初心者スキル【言語理解】の横に“極致”と載ってるんだが
69話
「ヴァ、『吸血族』……?!」
目の前に現れた『吸血族』──アルマクスの姿に、聡太が驚愕の声を漏らす。
──『吸血族』の生き残りだと?
『吸血族』は《死を運ぶ魔獣》によって滅ぼされた種族。
グローリアやセシル隊長に聞いた話では、『吸血族』は一匹残らず絶滅させられたと聞いていたが──
「……質問に答えてくれませんかぁ? アナタたち、ボクの国で何をしているんですぅ?」
不機嫌そうに血色の瞳を細め──アルマクスの周りに、紅色の魔法陣が浮かび上がる。
このアルマクスという『吸血族』──間違いなく強い。
『十二魔獣』がいる状況で、新たな敵を増やすのは──極力避けたい。
「『付属獄炎』解除……いきなり入国して悪かった。俺らは──」
「──────ッッッ!!!」
『憤怒のお面』を外し、聡太がアルマクスの警戒を解こうと──した所で、ハルバルドの嘶きが聡太の声を搔き消した。

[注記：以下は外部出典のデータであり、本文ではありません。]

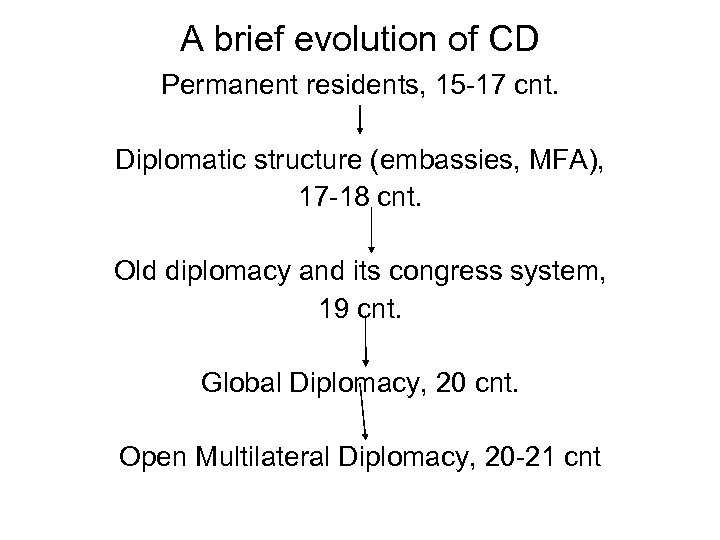 A brief evolution of CD Permanent residents, 15 -17 cnt. Diplomatic structure (embassies, MFA),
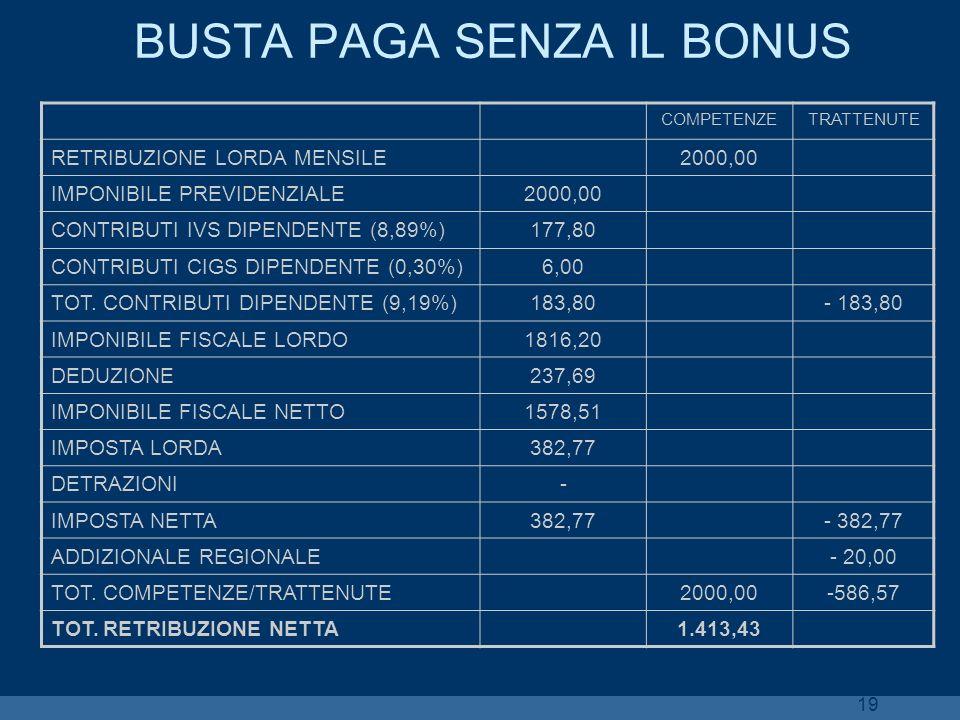 19 BUSTA PAGA SENZA IL BONUS COMPETENZETRATTENUTE RETRIBUZIONE LORDA MENSILE2000,00 IMPONIBILE PREVIDENZIALE2000,00 CONTRIBUTI IVS DIPENDENTE (8,89%)1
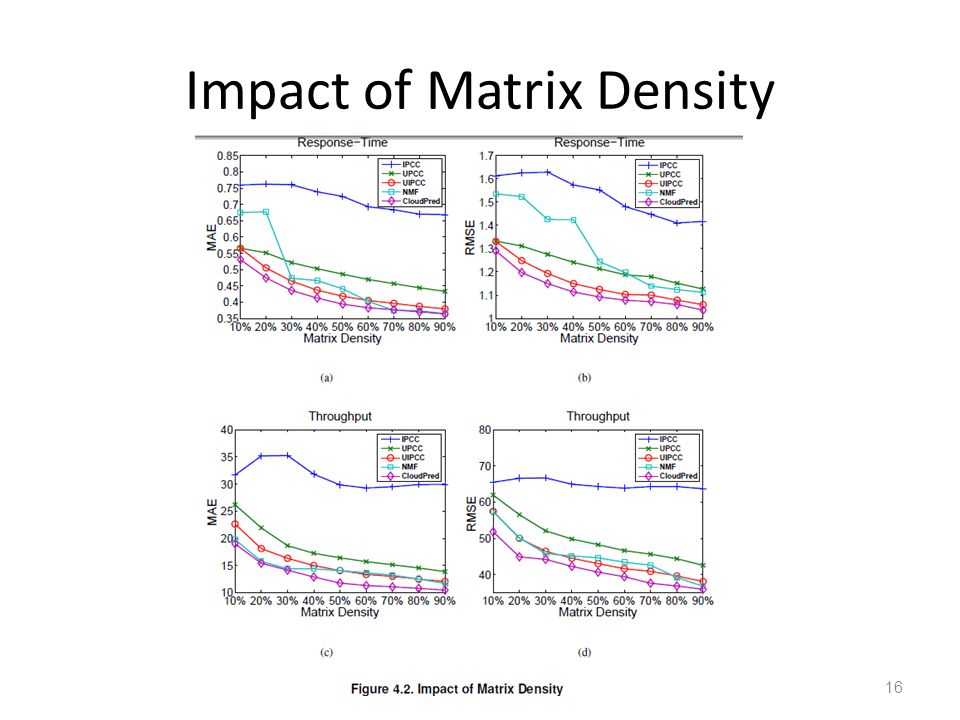 Impact of Matrix Density 16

──ギロッと、聡太の赤い瞳がハルバルドを睨み付けた。
「てめぇ……俺が話してる最中だろうが──ッ!」
地面が割れるほど力強く踏み込み──ハルバルドとの距離を一気に詰める。
ハルバルドが放電で聡太を迎撃する──前に聡太が刀を振り下ろした。
放電を中断し、ハルバルドが角を振り──聡太の刀を受け止める。
「『三重詠唱・剛力』ッッ!!」
力任せに刀を真横に振り──ハルバルドが建物に突っ込んでいく。
そんな聡太の姿を見て、アルマクスが驚いたように目を見開いた。
「魔法の三重強化……へぇ……『人類族』のクセに、『複数術士』なんですねぇ」
「……はぁ……続きだ。俺の名前は古河 聡太。『十二魔獣』を殺すために異世界から召喚された、十二人の勇者の一人だ」
「……『十二魔獣』を殺すために召喚された……勇者……?」
眉を寄せ、アルマクスが首を傾げる。
「まあ、いきなりそんな事を言われても困惑するのはわかる。けど、俺はお前の敵じゃない。それだけは理解してくれ」
「……アナタが今戦っている、そのモンスターはぁ?」
「『十二魔獣』の《天駆ける魔獣》だ」
「『十二魔獣』……そのモンスターが、『十二魔獣』である根拠はあるんですぅ?」
「ミリア……俺の仲間が、そういう【技能】を持っていてな」
チラッと視線を動かし、アルマクスがミリアに目を向けた。
鋭い視線を受け、思わずミリアが背筋を伸ばす。
「……ふぅん……そんな便利な【技能】があるんですねぇ……」
「ど、どうも……」
少しは警戒が解けたのか、アルマクスは聡太たちから視線を逸らし──ハルバルドの吹き飛んで行った方向へ向けた。
「……『十二魔獣』……あはっ」
──ゾクッ。
邪悪な笑みを浮かべるアルマクス──地獄の底から溢れ出ているかのような黒い殺気を感じ、聡太の背中に寒気が走った。
「なるほどぉ……ソウタ、って言いましたねぇ?」
「な、なんだ?」
「ボクと手を組みませんかぁ?」
予想外の展開に、聡太が一瞬固まった。
「手を……組む……?」
「はいぃ。すでに知ってると思いますけどぉ、ボク以外の『吸血族』は、ヘルムートという『十二魔獣』に殺されてるんですよぉ」
「あ、ああ……」
「まあそういう感じで、ボクは『十二魔獣』に恨みがあるんですぅ……アナタの目的は、『十二魔獣』を殺す事なんですよねぇ? なら、目的は一致してますし、手を組んで『十二魔獣』を殺しましょうよぉ。ボクには『十二魔獣』だと見抜く【技能】もありませんしぃ……ねぇ? どうですぅ?」
そう言って、怪しく笑うアルマクス。
数秒ほど、聡太が悩むような仕草を見せ──辺りに、大きな咆哮が轟いた。
「……まあ、話はあの『十二魔獣』を殺してから、ですねぇ」
アルマクスの血瞳が、近づいて来るハルバルドの姿を捉えた。
「……火鈴、【大罪技能】だ。一気に攻めるぞ」
「ん〜……わかったよ〜」
火鈴が瞳を閉じ、集中を深めていく──と。
──ドクン、ドクンッ、ドグンッ、ドグンッ! ドッグンッ!
火鈴の体から脈打つ音が聞こえ始め──火鈴の体を覆っていた赤色の竜鱗が、茶色へと変化。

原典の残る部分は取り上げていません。